I'm pleased to report that Star Wars has, once again, happened. In every conceivable way, by every conceivable metric, The Last Jedi is an archetypal Star Wars movie.
It looks like a Star Wars film, with Jim Henson-esque animatronic puppets taking precedence over CGI monsters, and it feels like a Star Wars film, hitting every emotional and narrative beat we’ve become accustomed to in the 40 years since the first film was released.
Over the course of two and a half hours, family histories are revealed, masters face off against students, Jedi and Sith flirt with rival ideologies. There are intergalactic battles, brilliantly choreographed lightsaber fights, and daring escapes from impossible situations.
Things pick up exactly where JJ Abrams’ 2015 film The Force Awakens left off, with Rey warping across the galaxy in search of the now-mythical Luke Skywalker. Princess Leia, meanwhile, struggles to save the Resistance from certain death against the overwhelming might of the First Order, which is essentially the Empire rebranded with even less-subtle Nazi regalia. Same as it ever was.
The main point of difference is the gravitas and nostalgia imbued by the return of the original cast members, now playing physically and spiritually weathered elder statesmen. Mark Hamill is exceptional as the jaded old Skywalker; seeing him unsheath his lightsaber again is a special moment, and his deadpan delivery, presumably the result of decades of acting classes given his performance in the original films, provides some great moments of bathos.
The return of Carrie Fisher as Leia is, of course, lent extra poignancy following her death last year, and there’s real weight to her war-weary general. Where the old Star Wars movies celebrated youthful exuberance, this one explores the difficulties of seeing your children – literal and metaphorical – forge their own paths and make their own mistakes.
And those mistakes are a joy to watch. Oscar Isaac and John Boyega are both on fine form as cocky fighter-pilot Poe and Han Solo’s heir apparent Finn, although both parts are largely tangential to the overall story, their misadventures serving as interludes from the more serious Jedi business.
The real highlights – both dramatic and in terms of spectacle – are the scenes starring Daisy Ridley’s Rey and Adam Driver’s Kylo Ren. Given more breathing space this time around, Driver creates a worthy successor to Darth Vader, conflicted and inscrutable, leaving you guessing to the end where his allegiances will eventually fall. Elsewhere, Domhnall Gleeson hams it up again as the evil General Hux, and Benicio Del Toro makes a brief but memorable appearance as an intergalactic thief.

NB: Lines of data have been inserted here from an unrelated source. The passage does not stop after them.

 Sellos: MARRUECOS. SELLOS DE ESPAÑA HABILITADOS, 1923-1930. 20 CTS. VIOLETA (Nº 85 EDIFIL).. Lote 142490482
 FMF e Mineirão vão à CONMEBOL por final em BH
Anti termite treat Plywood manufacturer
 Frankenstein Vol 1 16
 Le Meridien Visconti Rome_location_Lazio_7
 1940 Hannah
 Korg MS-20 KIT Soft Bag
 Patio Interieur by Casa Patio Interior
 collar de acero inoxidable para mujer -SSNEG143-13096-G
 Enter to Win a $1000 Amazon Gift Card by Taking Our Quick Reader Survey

Where the now gladly-forgotten prequel trilogy tumbled inescapably into its own navel with enough exposition and backstory to send Tolkien to sleep, director Rian Johnson follows Abrams’ example of glossing over detail in favour of the best kind of melodrama. This does, however, mean that some major characters pass through the story with their histories and motives remaining a total mystery, which is all the more surprising given the often ponderous pacing.
The backdrops against which the drama unfurls tend to be interesting spins on classic locations – the famous alien-filled Cantina becomes a sprawling casino filled with fat-cat interstellar arms dealers, and what at first appears to be a clone of The Empire Strike’s Back’s ice planet Hoth turns out to be a salt field covering crimson dust, which billows like fresh blood from beneath the feet of colossal AT-AT tanks.

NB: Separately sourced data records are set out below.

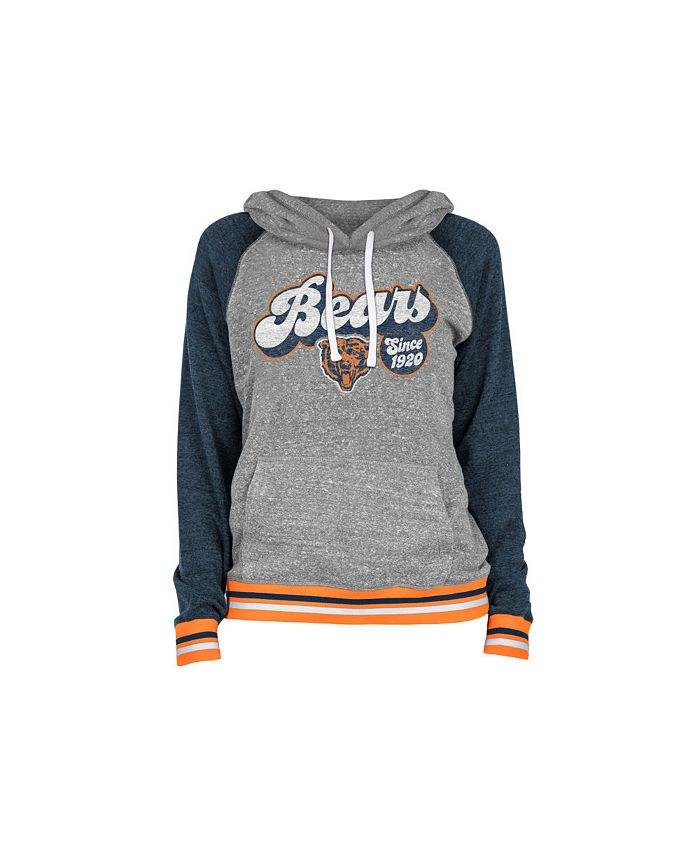 Lids - Women's Chicago Bears Team Vintage Hoodie
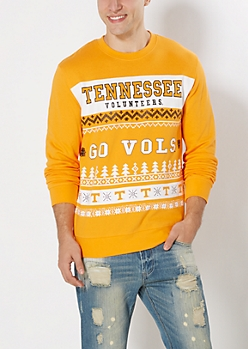 Tennessee Vols Ugly Holiday Sweatshirt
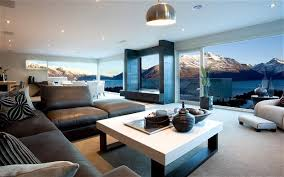 ski chalet house plans inspiring ski chalet house plans ideas best ideas exterior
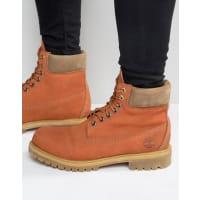 TimberlandClassic Premium Boots - Orange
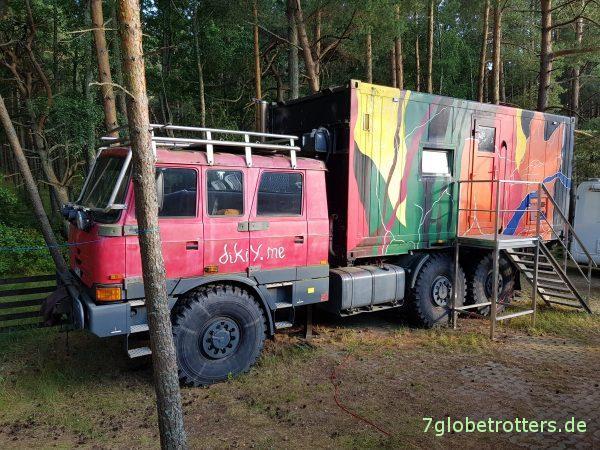 Expeditionsmobil mieten auf dem Campingplatz Nida / Kurische Nehrung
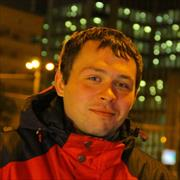 Ремонт рулевой Пежо, Роман, 29 лет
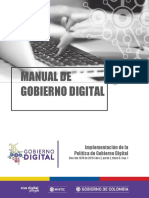 Manual Del Gobierno Digital
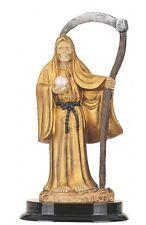 "5"" Inch Gold Santa Muerte Statue Holy Death Grim Reaper Santisima Skull Figurine"
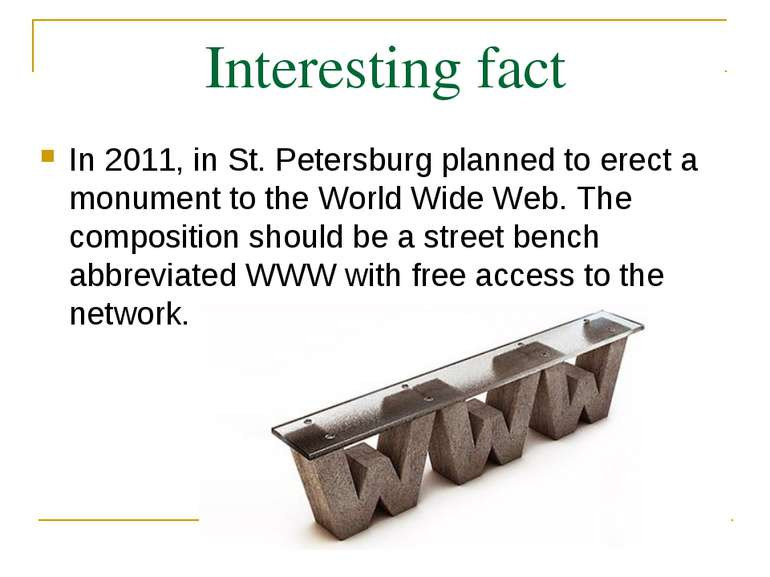 Interesting fact In 2011, in St. Petersburg planned to erect a monument to th...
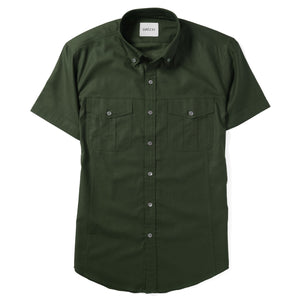 Editor Two Pocket Short Sleeve Men's Utility Shirt In Olive Green Mercerized Cotton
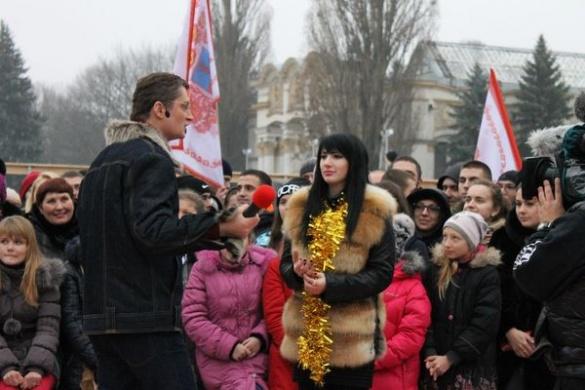 """Черкащани """"підірвали"""" шоу """"Караоке на Майдані"""""""
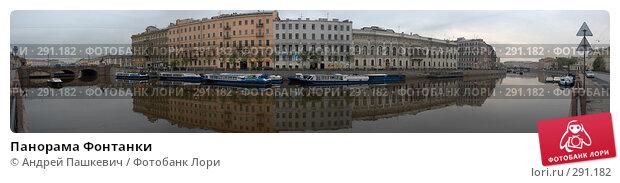 Панорама Фонтанки, фото № 291182, снято 25 марта 2017 г. (c) Андрей Пашкевич / Фотобанк Лори
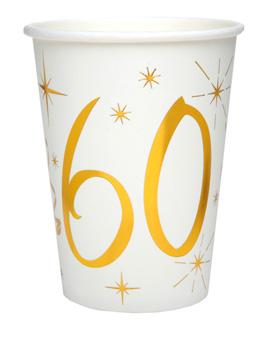 Juego 10 Vasos 60 años Oro 220 ml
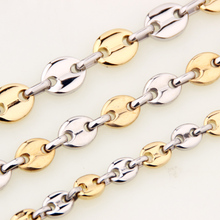 7-40 Long Choose Brand New 100% Stainless Steel 7/9/11mm Mens Coffee Bean Necklace Silver Gold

The Last Jedi offers nothing new, but it does lay down its familiar deck of cards in some intriguing ways, offering more vision and complexity than Abrams’ fanboyish – if still fun – homage reboot. At least here there are individual plot-points that are a genuine surprise, even if the overall tapestry remains the same as ever. In a universe where repetition is hard-coded and history is destined to endlessly repeat itself, this is about as good a sequel as it’s possible to make.